• _Activity_: Reproduce the records in full. Alter nothing.

*** Records supplied ***

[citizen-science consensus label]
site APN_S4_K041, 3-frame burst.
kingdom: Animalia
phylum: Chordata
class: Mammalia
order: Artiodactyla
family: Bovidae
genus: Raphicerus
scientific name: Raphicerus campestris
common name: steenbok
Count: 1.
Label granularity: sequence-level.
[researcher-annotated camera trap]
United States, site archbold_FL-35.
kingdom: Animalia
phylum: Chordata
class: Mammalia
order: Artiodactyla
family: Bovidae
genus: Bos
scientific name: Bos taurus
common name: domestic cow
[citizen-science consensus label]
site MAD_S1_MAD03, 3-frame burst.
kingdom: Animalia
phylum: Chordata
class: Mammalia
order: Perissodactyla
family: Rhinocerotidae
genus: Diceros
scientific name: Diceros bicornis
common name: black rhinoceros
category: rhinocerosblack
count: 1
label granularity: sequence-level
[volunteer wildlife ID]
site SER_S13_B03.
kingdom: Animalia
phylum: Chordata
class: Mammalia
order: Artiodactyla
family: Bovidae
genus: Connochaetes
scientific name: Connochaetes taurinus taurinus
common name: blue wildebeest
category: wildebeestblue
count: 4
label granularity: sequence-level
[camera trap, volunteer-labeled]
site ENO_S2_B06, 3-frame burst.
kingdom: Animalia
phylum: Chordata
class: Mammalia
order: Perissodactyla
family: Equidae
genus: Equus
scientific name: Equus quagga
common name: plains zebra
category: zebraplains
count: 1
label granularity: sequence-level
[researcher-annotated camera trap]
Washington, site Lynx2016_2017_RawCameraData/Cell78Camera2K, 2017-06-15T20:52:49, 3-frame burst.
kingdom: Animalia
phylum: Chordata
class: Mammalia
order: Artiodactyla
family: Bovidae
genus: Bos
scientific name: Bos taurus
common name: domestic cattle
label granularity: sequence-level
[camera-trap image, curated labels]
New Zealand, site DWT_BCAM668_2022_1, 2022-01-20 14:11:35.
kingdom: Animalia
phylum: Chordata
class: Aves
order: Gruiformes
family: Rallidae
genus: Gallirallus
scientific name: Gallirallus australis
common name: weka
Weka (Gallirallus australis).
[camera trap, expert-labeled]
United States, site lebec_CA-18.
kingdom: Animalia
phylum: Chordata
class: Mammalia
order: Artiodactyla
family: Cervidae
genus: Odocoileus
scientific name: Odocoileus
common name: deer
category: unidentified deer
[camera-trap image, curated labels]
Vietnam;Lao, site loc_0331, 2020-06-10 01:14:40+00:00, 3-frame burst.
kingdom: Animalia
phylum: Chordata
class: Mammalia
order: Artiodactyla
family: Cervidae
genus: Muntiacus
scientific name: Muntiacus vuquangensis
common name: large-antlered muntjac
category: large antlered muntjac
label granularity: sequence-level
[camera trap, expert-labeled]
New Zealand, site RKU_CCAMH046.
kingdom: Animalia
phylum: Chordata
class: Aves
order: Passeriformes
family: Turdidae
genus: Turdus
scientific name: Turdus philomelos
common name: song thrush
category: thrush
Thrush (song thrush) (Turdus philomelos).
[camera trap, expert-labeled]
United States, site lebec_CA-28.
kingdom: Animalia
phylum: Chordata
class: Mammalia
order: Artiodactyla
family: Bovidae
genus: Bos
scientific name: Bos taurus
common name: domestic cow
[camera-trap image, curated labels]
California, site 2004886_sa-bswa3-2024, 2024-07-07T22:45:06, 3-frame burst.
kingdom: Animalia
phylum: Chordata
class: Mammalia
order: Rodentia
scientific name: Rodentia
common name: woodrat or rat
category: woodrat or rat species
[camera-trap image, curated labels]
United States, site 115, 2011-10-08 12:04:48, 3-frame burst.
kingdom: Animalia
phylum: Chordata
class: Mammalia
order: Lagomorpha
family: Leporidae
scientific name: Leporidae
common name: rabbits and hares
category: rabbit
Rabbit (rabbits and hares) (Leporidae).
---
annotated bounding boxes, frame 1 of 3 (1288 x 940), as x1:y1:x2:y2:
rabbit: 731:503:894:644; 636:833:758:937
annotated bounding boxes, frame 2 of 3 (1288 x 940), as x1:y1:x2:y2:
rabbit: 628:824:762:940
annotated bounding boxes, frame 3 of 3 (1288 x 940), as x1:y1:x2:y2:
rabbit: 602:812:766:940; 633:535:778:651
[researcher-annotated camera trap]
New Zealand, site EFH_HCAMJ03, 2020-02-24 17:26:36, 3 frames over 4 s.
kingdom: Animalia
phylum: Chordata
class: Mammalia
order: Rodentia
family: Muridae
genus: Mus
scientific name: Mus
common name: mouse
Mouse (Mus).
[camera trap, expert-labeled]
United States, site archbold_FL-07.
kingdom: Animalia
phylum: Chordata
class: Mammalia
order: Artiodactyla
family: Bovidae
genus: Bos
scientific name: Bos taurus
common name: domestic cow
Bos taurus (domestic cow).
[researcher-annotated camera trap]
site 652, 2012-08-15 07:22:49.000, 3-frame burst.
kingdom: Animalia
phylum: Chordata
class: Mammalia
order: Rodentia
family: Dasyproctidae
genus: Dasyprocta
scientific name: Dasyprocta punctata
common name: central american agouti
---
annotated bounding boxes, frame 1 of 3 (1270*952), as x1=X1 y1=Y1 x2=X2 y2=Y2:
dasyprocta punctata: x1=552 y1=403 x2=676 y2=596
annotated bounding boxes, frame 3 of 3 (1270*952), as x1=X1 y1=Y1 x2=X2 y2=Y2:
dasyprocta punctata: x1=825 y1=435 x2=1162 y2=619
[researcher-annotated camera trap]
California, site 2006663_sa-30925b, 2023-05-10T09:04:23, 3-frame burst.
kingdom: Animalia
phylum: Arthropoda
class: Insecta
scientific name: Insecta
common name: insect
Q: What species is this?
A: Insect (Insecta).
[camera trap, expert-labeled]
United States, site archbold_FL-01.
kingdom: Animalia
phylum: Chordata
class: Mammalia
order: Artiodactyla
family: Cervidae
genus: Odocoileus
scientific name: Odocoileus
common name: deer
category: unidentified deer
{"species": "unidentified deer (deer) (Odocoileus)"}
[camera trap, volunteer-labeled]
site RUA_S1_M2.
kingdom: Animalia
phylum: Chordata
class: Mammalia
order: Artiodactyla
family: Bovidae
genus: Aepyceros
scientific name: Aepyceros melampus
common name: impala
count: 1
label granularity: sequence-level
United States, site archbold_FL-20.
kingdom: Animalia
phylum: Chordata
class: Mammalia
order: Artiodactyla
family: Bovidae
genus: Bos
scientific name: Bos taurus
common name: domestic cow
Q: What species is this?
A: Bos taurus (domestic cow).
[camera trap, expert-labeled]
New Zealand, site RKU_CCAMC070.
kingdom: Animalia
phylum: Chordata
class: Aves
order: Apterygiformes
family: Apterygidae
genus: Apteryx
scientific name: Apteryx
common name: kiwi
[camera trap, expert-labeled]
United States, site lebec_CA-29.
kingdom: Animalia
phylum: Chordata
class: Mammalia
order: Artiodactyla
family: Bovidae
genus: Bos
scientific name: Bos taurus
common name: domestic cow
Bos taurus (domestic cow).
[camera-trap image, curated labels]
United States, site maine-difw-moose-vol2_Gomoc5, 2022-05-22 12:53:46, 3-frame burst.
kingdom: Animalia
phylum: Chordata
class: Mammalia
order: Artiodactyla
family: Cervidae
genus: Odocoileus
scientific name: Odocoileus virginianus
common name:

***

• _Written solution_:
[citizen-science consensus label]
site APN_S4_K041, 3-frame burst.
kingdom: Animalia
phylum: Chordata
class: Mammalia
order: Artiodactyla
family: Bovidae
genus: Raphicerus
scientific name: Raphicerus campestris
common name: steenbok
Count: 1.
Label granularity: sequence-level.
[researcher-annotated camera trap]
United States, site archbold_FL-35.
kingdom: Animalia
phylum: Chordata
class: Mammalia
order: Artiodactyla
family: Bovidae
genus: Bos
scientific name: Bos taurus
common name: domestic cow
[citizen-science consensus label]
site MAD_S1_MAD03, 3-frame burst.
kingdom: Animalia
phylum: Chordata
class: Mammalia
order: Perissodactyla
family: Rhinocerotidae
genus: Diceros
scientific name: Diceros bicornis
common name: black rhinoceros
category: rhinocerosblack
count: 1
label granularity: sequence-level
[volunteer wildlife ID]
site SER_S13_B03.
kingdom: Animalia
phylum: Chordata
class: Mammalia
order: Artiodactyla
family: Bovidae
genus: Connochaetes
scientific name: Connochaetes taurinus taurinus
common name: blue wildebeest
category: wildebeestblue
count: 4
label granularity: sequence-level
[camera trap, volunteer-labeled]
site ENO_S2_B06, 3-frame burst.
kingdom: Animalia
phylum: Chordata
class: Mammalia
order: Perissodactyla
family: Equidae
genus: Equus
scientific name: Equus quagga
common name: plains zebra
category: zebraplains
count: 1
label granularity: sequence-level
[researcher-annotated camera trap]
Washington, site Lynx2016_2017_RawCameraData/Cell78Camera2K, 2017-06-15T20:52:49, 3-frame burst.
kingdom: Animalia
phylum: Chordata
class: Mammalia
order: Artiodactyla
family: Bovidae
genus: Bos
scientific name: Bos taurus
common name: domestic cattle
label granularity: sequence-level
[camera-trap image, curated labels]
New Zealand, site DWT_BCAM668_2022_1, 2022-01-20 14:11:35.
kingdom: Animalia
phylum: Chordata
class: Aves
order: Gruiformes
family: Rallidae
genus: Gallirallus
scientific name: Gallirallus australis
common name: weka
Weka (Gallirallus australis).
[camera trap, expert-labeled]
United States, site lebec_CA-18.
kingdom: Animalia
phylum: Chordata
class: Mammalia
order: Artiodactyla
family: Cervidae
genus: Odocoileus
scientific name: Odocoileus
common name: deer
category: unidentified deer
[camera-trap image, curated labels]
Vietnam;Lao, site loc_0331, 2020-06-10 01:14:40+00:00, 3-frame burst.
kingdom: Animalia
phylum: Chordata
class: Mammalia
order: Artiodactyla
family: Cervidae
genus: Muntiacus
scientific name: Muntiacus vuquangensis
common name: large-antlered muntjac
category: large antlered muntjac
label granularity: sequence-level
[camera trap, expert-labeled]
New Zealand, site RKU_CCAMH046.
kingdom: Animalia
phylum: Chordata
class: Aves
order: Passeriformes
family: Turdidae
genus: Turdus
scientific name: Turdus philomelos
common name: song thrush
category: thrush
Thrush (song thrush) (Turdus philomelos).
[camera trap, expert-labeled]
United States, site lebec_CA-28.
kingdom: Animalia
phylum: Chordata
class: Mammalia
order: Artiodactyla
family: Bovidae
genus: Bos
scientific name: Bos taurus
common name: domestic cow
[camera-trap image, curated labels]
California, site 2004886_sa-bswa3-2024, 2024-07-07T22:45:06, 3-frame burst.
kingdom: Animalia
phylum: Chordata
class: Mammalia
order: Rodentia
scientific name: Rodentia
common name: woodrat or rat
category: woodrat or rat species
[camera-trap image, curated labels]
United States, site 115, 2011-10-08 12:04:48, 3-frame burst.
kingdom: Animalia
phylum: Chordata
class: Mammalia
order: Lagomorpha
family: Leporidae
scientific name: Leporidae
common name: rabbits and hares
category: rabbit
Rabbit (rabbits and hares) (Leporidae).
---
annotated bounding boxes, frame 1 of 3 (1288 x 940), as x1:y1:x2:y2:
rabbit: 731:503:894:644; 636:833:758:937
annotated bounding boxes, frame 2 of 3 (1288 x 940), as x1:y1:x2:y2:
rabbit: 628:824:762:940
annotated bounding boxes, frame 3 of 3 (1288 x 940), as x1:y1:x2:y2:
rabbit: 602:812:766:940; 633:535:778:651
[researcher-annotated camera trap]
New Zealand, site EFH_HCAMJ03, 2020-02-24 17:26:36, 3 frames over 4 s.
kingdom: Animalia
phylum: Chordata
class: Mammalia
order: Rodentia
family: Muridae
genus: Mus
scientific name: Mus
common name: mouse
Mouse (Mus).
[camera trap, expert-labeled]
United States, site archbold_FL-07.
kingdom: Animalia
phylum: Chordata
class: Mammalia
order: Artiodactyla
family: Bovidae
genus: Bos
scientific name: Bos taurus
common name: domestic cow
Bos taurus (domestic cow).
[researcher-annotated camera trap]
site 652, 2012-08-15 07:22:49.000, 3-frame burst.
kingdom: Animalia
phylum: Chordata
class: Mammalia
order: Rodentia
family: Dasyproctidae
genus: Dasyprocta
scientific name: Dasyprocta punctata
common name: central american agouti
---
annotated bounding boxes, frame 1 of 3 (1270*952), as x1=X1 y1=Y1 x2=X2 y2=Y2:
dasyprocta punctata: x1=552 y1=403 x2=676 y2=596
annotated bounding boxes, frame 3 of 3 (1270*952), as x1=X1 y1=Y1 x2=X2 y2=Y2:
dasyprocta punctata: x1=825 y1=435 x2=1162 y2=619
[researcher-annotated camera trap]
California, site 2006663_sa-30925b, 2023-05-10T09:04:23, 3-frame burst.
kingdom: Animalia
phylum: Arthropoda
class: Insecta
scientific name: Insecta
common name: insect
Q: What species is this?
A: Insect (Insecta).
[camera trap, expert-labeled]
United States, site archbold_FL-01.
kingdom: Animalia
phylum: Chordata
class: Mammalia
order: Artiodactyla
family: Cervidae
genus: Odocoileus
scientific name: Odocoileus
common name: deer
category: unidentified deer
{"species": "unidentified deer (deer) (Odocoileus)"}
[camera trap, volunteer-labeled]
site RUA_S1_M2.
kingdom: Animalia
phylum: Chordata
class: Mammalia
order: Artiodactyla
family: Bovidae
genus: Aepyceros
scientific name: Aepyceros melampus
common name: impala
count: 1
label granularity: sequence-level
United States, site archbold_FL-20.
kingdom: Animalia
phylum: Chordata
class: Mammalia
order: Artiodactyla
family: Bovidae
genus: Bos
scientific name: Bos taurus
common name: domestic cow
Q: What species is this?
A: Bos taurus (domestic cow).
[camera trap, expert-labeled]
New Zealand, site RKU_CCAMC070.
kingdom: Animalia
phylum: Chordata
class: Aves
order: Apterygiformes
family: Apterygidae
genus: Apteryx
scientific name: Apteryx
common name: kiwi
[camera trap, expert-labeled]
United States, site lebec_CA-29.
kingdom: Animalia
phylum: Chordata
class: Mammalia
order: Artiodactyla
family: Bovidae
genus: Bos
scientific name: Bos taurus
common name: domestic cow
Bos taurus (domestic cow).
[camera-trap image, curated labels]
United States, site maine-difw-moose-vol2_Gomoc5, 2022-05-22 12:53:46, 3-frame burst.
kingdom: Animalia
phylum: Chordata
class: Mammalia
order: Artiodactyla
family: Cervidae
genus: Odocoileus
scientific name: Odocoileus virginianus
common name:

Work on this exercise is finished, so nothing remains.